**Exercise objective**
Everything in the listing should be restated word for word.

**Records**

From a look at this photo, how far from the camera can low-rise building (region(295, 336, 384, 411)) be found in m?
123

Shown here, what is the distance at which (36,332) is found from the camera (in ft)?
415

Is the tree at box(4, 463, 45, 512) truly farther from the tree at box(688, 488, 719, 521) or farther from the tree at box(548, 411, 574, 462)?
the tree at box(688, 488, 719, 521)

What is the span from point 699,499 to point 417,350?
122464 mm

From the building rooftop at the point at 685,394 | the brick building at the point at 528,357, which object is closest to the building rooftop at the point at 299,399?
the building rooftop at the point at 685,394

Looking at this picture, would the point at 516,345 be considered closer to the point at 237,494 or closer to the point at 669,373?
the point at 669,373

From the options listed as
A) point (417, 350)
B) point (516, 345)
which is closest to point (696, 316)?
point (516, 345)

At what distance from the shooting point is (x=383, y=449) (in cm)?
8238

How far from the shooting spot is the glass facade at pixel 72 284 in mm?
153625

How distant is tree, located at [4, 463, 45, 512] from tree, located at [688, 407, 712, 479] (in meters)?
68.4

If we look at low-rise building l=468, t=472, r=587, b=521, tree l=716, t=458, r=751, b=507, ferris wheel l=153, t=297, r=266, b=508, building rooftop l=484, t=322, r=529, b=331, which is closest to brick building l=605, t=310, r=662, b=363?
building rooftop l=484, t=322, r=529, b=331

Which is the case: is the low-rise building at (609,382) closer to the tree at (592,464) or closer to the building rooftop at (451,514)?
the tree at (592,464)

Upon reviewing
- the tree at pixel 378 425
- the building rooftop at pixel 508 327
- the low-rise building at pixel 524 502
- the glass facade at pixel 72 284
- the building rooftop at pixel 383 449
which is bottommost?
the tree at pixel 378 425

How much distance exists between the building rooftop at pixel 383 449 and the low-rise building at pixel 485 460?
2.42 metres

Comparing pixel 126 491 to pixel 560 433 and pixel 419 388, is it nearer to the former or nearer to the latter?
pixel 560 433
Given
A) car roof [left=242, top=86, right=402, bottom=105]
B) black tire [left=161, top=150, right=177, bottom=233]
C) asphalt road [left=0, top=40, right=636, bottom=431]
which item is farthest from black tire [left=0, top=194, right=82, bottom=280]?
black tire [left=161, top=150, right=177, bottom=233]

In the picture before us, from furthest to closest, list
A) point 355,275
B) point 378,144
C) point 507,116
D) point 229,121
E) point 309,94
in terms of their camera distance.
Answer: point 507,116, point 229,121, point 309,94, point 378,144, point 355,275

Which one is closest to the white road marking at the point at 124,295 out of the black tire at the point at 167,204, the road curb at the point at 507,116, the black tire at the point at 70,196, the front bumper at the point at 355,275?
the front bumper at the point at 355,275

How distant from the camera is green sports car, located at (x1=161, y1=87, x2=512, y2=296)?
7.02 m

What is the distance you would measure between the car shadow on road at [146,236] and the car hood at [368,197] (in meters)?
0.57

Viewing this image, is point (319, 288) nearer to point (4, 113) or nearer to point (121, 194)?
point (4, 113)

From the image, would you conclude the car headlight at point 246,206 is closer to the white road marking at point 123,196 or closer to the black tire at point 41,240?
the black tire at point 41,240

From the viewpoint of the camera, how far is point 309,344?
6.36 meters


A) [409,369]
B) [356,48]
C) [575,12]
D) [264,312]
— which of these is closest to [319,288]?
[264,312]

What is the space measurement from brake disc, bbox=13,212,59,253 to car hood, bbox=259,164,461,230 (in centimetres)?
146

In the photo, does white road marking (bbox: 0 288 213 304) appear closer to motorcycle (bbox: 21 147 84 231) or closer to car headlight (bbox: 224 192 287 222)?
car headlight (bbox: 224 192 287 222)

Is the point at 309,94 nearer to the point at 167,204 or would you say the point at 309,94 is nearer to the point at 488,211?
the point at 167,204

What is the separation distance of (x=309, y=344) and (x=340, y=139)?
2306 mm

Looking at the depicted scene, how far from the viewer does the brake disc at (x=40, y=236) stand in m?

**Solved problem**
From a look at this photo, how far from the camera can low-rise building (region(295, 336, 384, 411)) be found in m?
123

Shown here, what is the distance at which (36,332) is found from the camera (in ft)?
415

Is the tree at box(4, 463, 45, 512) truly farther from the tree at box(688, 488, 719, 521) or farther from the tree at box(548, 411, 574, 462)?
the tree at box(688, 488, 719, 521)

What is the span from point 699,499 to point 417,350?
122464 mm

From the building rooftop at the point at 685,394 | the brick building at the point at 528,357, which object is closest to the building rooftop at the point at 299,399?
the building rooftop at the point at 685,394

Looking at this picture, would the point at 516,345 be considered closer to the point at 237,494 or closer to the point at 669,373?
the point at 669,373

From the options listed as
A) point (417, 350)
B) point (516, 345)
which is closest to point (696, 316)?
point (516, 345)

At what distance from the shooting point is (x=383, y=449) (in cm)?
8238

How far from the shooting spot is the glass facade at pixel 72 284 in mm?
153625

How distant is tree, located at [4, 463, 45, 512] from tree, located at [688, 407, 712, 479] (in meters)?
68.4

If we look at low-rise building l=468, t=472, r=587, b=521, tree l=716, t=458, r=751, b=507, ferris wheel l=153, t=297, r=266, b=508, building rooftop l=484, t=322, r=529, b=331, which is closest to brick building l=605, t=310, r=662, b=363?
building rooftop l=484, t=322, r=529, b=331

Which is the case: is the low-rise building at (609,382) closer to the tree at (592,464) or closer to the building rooftop at (451,514)?
the tree at (592,464)

Upon reviewing
- the tree at pixel 378 425
- the building rooftop at pixel 508 327
- the low-rise building at pixel 524 502
- the glass facade at pixel 72 284
- the building rooftop at pixel 383 449
which is bottommost?
the tree at pixel 378 425

How much distance exists between the building rooftop at pixel 383 449 and the low-rise building at pixel 485 460?
2.42 metres

Comparing pixel 126 491 to pixel 560 433 and pixel 419 388, is it nearer to the former or nearer to the latter?
pixel 560 433
Given
A) car roof [left=242, top=86, right=402, bottom=105]
B) black tire [left=161, top=150, right=177, bottom=233]
C) asphalt road [left=0, top=40, right=636, bottom=431]
which item is farthest from black tire [left=0, top=194, right=82, bottom=280]?
black tire [left=161, top=150, right=177, bottom=233]

In the picture before us, from furthest to closest, list
A) point 355,275
B) point 378,144
C) point 507,116
D) point 229,121
E) point 309,94
in terms of their camera distance.
Answer: point 507,116, point 229,121, point 309,94, point 378,144, point 355,275

Which one is closest to the white road marking at the point at 124,295 out of the black tire at the point at 167,204, the road curb at the point at 507,116, the black tire at the point at 70,196, the front bumper at the point at 355,275?
the front bumper at the point at 355,275

How distant from the camera is green sports car, located at (x1=161, y1=87, x2=512, y2=296)?
7.02 m

What is the distance you would measure between the car shadow on road at [146,236] and the car hood at [368,197] (in meters)?
0.57

Viewing this image, is point (319, 288) nearer to point (4, 113) or nearer to point (121, 194)?
point (4, 113)

From the image, would you conclude the car headlight at point 246,206 is closer to the white road marking at point 123,196 or closer to the black tire at point 41,240?
the black tire at point 41,240

From the viewpoint of the camera, how far is point 309,344?
6.36 meters


A) [409,369]
B) [356,48]
C) [575,12]
D) [264,312]
— which of these is closest to [319,288]?
[264,312]

What is the space measurement from brake disc, bbox=13,212,59,253 to car hood, bbox=259,164,461,230 (in centimetres)?
146

In the photo, does white road marking (bbox: 0 288 213 304) appear closer to motorcycle (bbox: 21 147 84 231) or closer to car headlight (bbox: 224 192 287 222)?
car headlight (bbox: 224 192 287 222)

Is the point at 309,94 nearer to the point at 167,204 or would you say the point at 309,94 is nearer to the point at 488,211?
the point at 167,204

What is the separation distance of (x=309, y=344) and (x=340, y=139)?
2306 mm

Looking at the depicted scene, how far from the viewer does the brake disc at (x=40, y=236) stand in m?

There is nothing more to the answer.